The Dangers of Faith In Data
Here are the notes from my Warm Gun SF keynote, based on one of the stories from The Year Without Pants (An Amazon.com best book of the year). Thanks to folks that were there for being a great crowd.
“Confidence and faith in data grows in relation to your distance from the collection of it”
- The Data Paradox. The more data you have, the larger the role intuition plays in deciding how to interpret, explain and apply the data. Intuition must be used to decide which data to focus on, how to collect or organize the data, and what samples to use and exclude. For example, in A/B testing, you use intuition to decide what B is. Underneath all of our rational intellect is intuition, which influences our “rational” behavior far more than we admit. Often data yields unavoidable tradeoffs where two or more options are equally viable and someone must make a judgment call beyond the data. In strict paradox form: the more data you have the less you know.
- No team or organization is truly data-driven. Data is not conscious: it is merely a list of inert, dead numbers. Data doesn’t have a brain and therefore can’t drive or lead anything. At best you want to be data influenced, where (living) decision makers have good data available that they can use to help answer good questions about what they’re doing, how well it’s being done and what perhaps they should be doing in the future. All data has bias and blind-spots and a truly data-driven organization will drive itself into the ground chasing the illusion of purely objective truth.
- Data is a flashlight. Data gives you specific information about a singular vector of information. Data, like a flashlight, is only as useful as the person wielding it and the person interpreting what it shows. It has no magical powers. To get good information you want multiple sources so you can triangulate information and compensate for the inherent biases each kind of data has. For example, A/B testing can tell you things customer interviews can’t and vice versa. Clickthrough data does not tell you what happened between clicks (Did they punch a wall or jump for joy?) One analytical model suggests one hypothesis but a different method can suggest another with the same data.
- Ban the phrase “The data says.” Data can’t say anything for the same reason it can’t drive anything: data is inert. People, including data experts or growth hackers, can never speak singularly for the data. At best they are interpreters, offering one interpretation of what the useful narrative story derived from the data is (if there is one at all). Better experts yield better interpretations but never is their interpretation the only one available. If anyone utters “the data says” they are pretending data can have a singular interpretation which it never does, and this false faith prevents the asking of good questions, such as: is there an equally valid hypothesis based on this data that suggests a different conclusion than yours? (The answer is often yes).
- Cognitive Bias pollutes our view of data. We know our brains are kludges, vulnerable to optical illusions. We also have blind spots in our cognition called cognitive biases. The most common one regarding data is confirmation bias, where we seek only to validate our preconceptions and stop doing analysis as soon as we have a singular hypothesis that supports our assumptions. Another dangerous bias is narrative bias, which is our attraction to stories. We love stories that are easy to understand, easy to say and that makes us feel good, and will prefer telling these stories over more complex ones even if the complex ones are truer.

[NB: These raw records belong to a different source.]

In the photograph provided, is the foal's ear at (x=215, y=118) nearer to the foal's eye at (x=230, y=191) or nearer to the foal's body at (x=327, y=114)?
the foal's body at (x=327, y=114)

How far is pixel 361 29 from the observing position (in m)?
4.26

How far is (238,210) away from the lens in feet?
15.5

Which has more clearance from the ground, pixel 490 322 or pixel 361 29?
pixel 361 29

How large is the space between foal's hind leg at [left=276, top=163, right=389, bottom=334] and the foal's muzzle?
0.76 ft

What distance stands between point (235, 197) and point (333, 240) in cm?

- Cui Bono -“who benefits?” Who paid for this data? What was their reason for paying for it? What ambitions do they have? Certain outcomes of data benefit the people asking for the data and the people who capture the data, biasing the results. In political elections it’s common to see competing campaigns find very different data for who is in the lead, each finding their own candidate in front. Another example is how company founders will select data that makes them sound the best when pitching for funding (And VC firms will listen for the kinds of data they want to hear). Generally in life when you’re confused about why a strange decision was made, or there is grand incompetence, or nothing is happening at all, ask cui bono?
Also see: Data Death Spiral, How To Call BS On A Guru.

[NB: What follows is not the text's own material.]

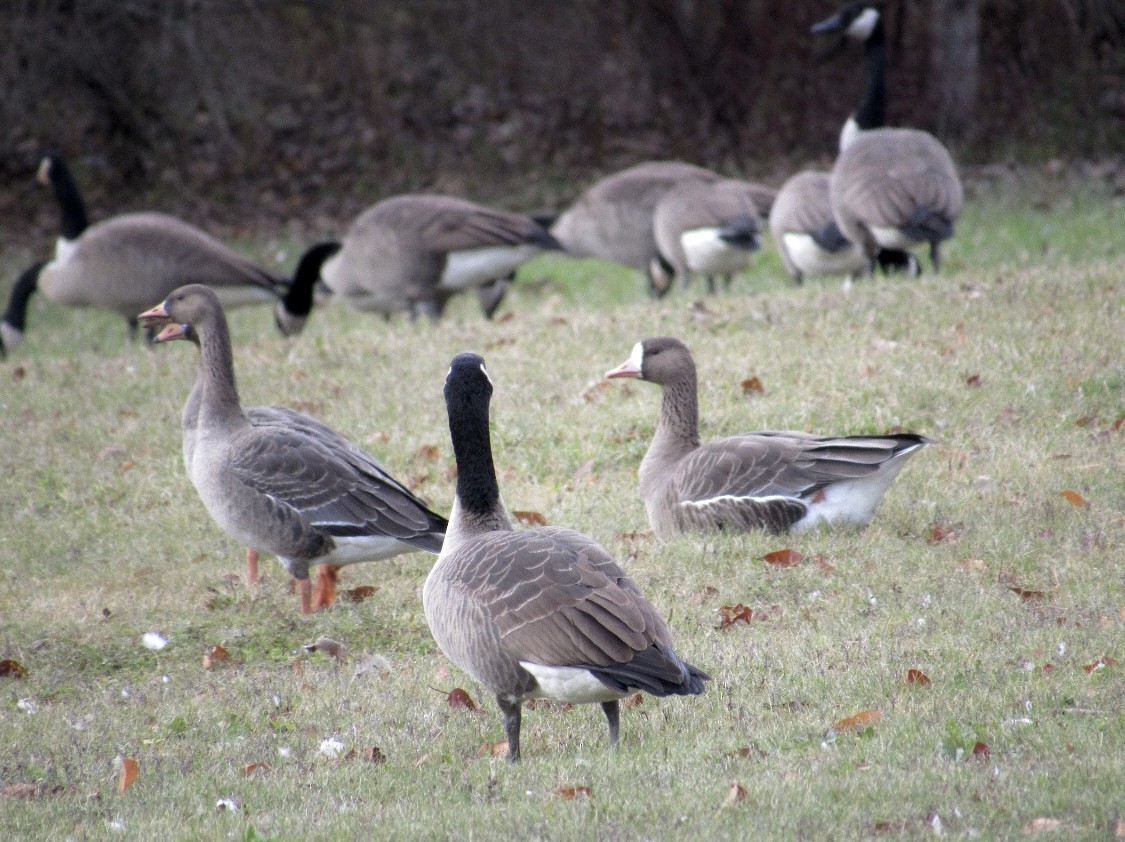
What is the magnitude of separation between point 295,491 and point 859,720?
10.5ft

You can watch the actual keynote presentation below:
Hi Scott, I thought this was up to your usual standard, as was the Hiroshima one.
If people failed to comment then it is not because you failed to communicate, it’s because you communicated so well.
Kind of like how people don’t clap after a really excellent performance, or don’t speak after a good quote. I for one was silent after reading Hiroshima.
Great post, Scott!
Addendum: If you use data in your organization to make decisions, you should be required to demonstrate you understand Simpson’s Paradox.
I particularly like #4, the attribution of agency to a non-agentive (inert) object. Reminds me of the way so many financial analysts – and non-financial [non-]analysts – attribute agency to the stock market, e.g., referring to what “the market thinks” or “the market says”.